How many more networks are there? I’ve also been involved with Socitm‘s discussions around metrics and these overlap with the ESD-Toolkit since both employ GovMetric, a couple of whose staff I had conversations with at the outset of my research.

Are we all talking to each other folks or are you relying upon me talking to you?


Old whine in new bottles

June 21, 2008

The latest copy of PINpoint, the magazine from the CIPFA Performance Improvement Network, Issue 5, June 2008, includes an interesting compilation from the blogs that are normally in the Network’s mailings but one I must have originally skirted over caught my eye. In theory it should be here but the links didn’t work for me: http://www.cipfanetworks.net/pin/blogs or ww.cipfanetworks.net/pin/blogs/brendan/default.asp?postID=164

Brendan McCarron had picked up on the fact that the Cabinet Office’s Customer Service Excellence (CSE) Standard launched on 10 March 2008 was a re-working (nice, politically correct phrase) of the Treasury Board of Canada’s ‘defunct’ Service Improvment Initiative that had been run by the ICCS, which was based on work done in the City of Victoria that had similarities to the approach of SERVQUAL developed by Parasurama, Zeitelman and Berry but with the descriptions changed to protect them from litigation or payment! I don’t know about the City of Victoria link but there was a guide published by the State – Woodhouse, S.A. et al., 1993. Listening to Customers: An Introduction. Victoria B.C. Service Quality B.C. Secretariat, Government of British Columbia. – which sounds appropriate. The Canadians have also been pretty good at giving credit to Parauraman et al as can be found from the references to the Client Satisfaction Surveying: Common Measurements Tool:

http://www.ccmd-ccg.gc.ca/research/publications/html/tool/tool_10_e.html

As it happens the SERVQUAL work is some I have read so that I know that one of the original papers was actually -

SERVQUAL: A multiple-item scale for measuring consumer perceptions of service quality.
Parasuraman, A.; Zeithaml, Valarie A.; Berry, Leonard L. Journal of Retailing. 1988 Spr Vol 64(1) 12-40

The abstract can be found at http://psycnet.apa.org/?fa=main.doiLanding&uid=1989-10632-001

I wonder if Brendan was trying to catch out plagiarists?

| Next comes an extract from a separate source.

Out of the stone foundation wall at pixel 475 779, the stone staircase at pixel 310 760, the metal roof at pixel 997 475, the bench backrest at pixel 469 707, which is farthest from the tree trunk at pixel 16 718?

Dan Champion had a go at the CSE web site in accessibility terms shortly after the lauch, so much for customer excellence -

Incidentally the ICCS ‘How to’ guide is available at:

http://www.iccs-isac.org/eng/pubs/TBS_How_To_Guide.pdf

My continuing gripe is taking obsolescent (1988 ) American theory and dressing it up to make it look new and then serving it up twenty years later on, particularly when some of it is no longer correct or appropriate.

I’m not saying my proposal about using customer dissatisfaction to assist in driving process improvments is entirely original and here’s another take upon it:

http://www.isixsigma.com/library/content/c050627a.asp

But it is a novel development of a parsimonious solution to managing the modern multiple service channels in government, something that SERVQUAL wasn’t – its just a little too complicated!